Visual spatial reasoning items
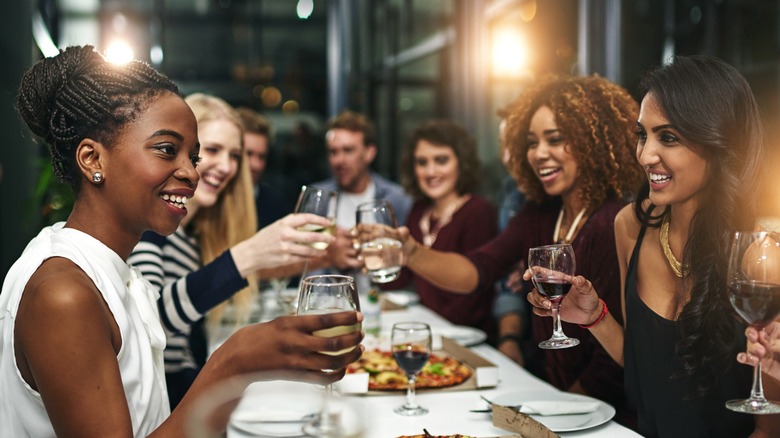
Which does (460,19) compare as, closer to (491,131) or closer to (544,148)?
(491,131)

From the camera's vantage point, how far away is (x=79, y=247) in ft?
3.98

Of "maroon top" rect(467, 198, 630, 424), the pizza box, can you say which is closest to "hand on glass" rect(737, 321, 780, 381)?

• [DO THIS]: Repeat every line of the listing above word for word, leaving out the pictures.

• [COMPLETED EXERCISE]:
Which does (460,19) compare as, closer to (491,131) or closer to (544,148)?
(491,131)

From the camera's vantage point, how far away is (x=79, y=247) in ft?
3.98

Of "maroon top" rect(467, 198, 630, 424), the pizza box, can you say which is closest to "hand on glass" rect(737, 321, 780, 381)?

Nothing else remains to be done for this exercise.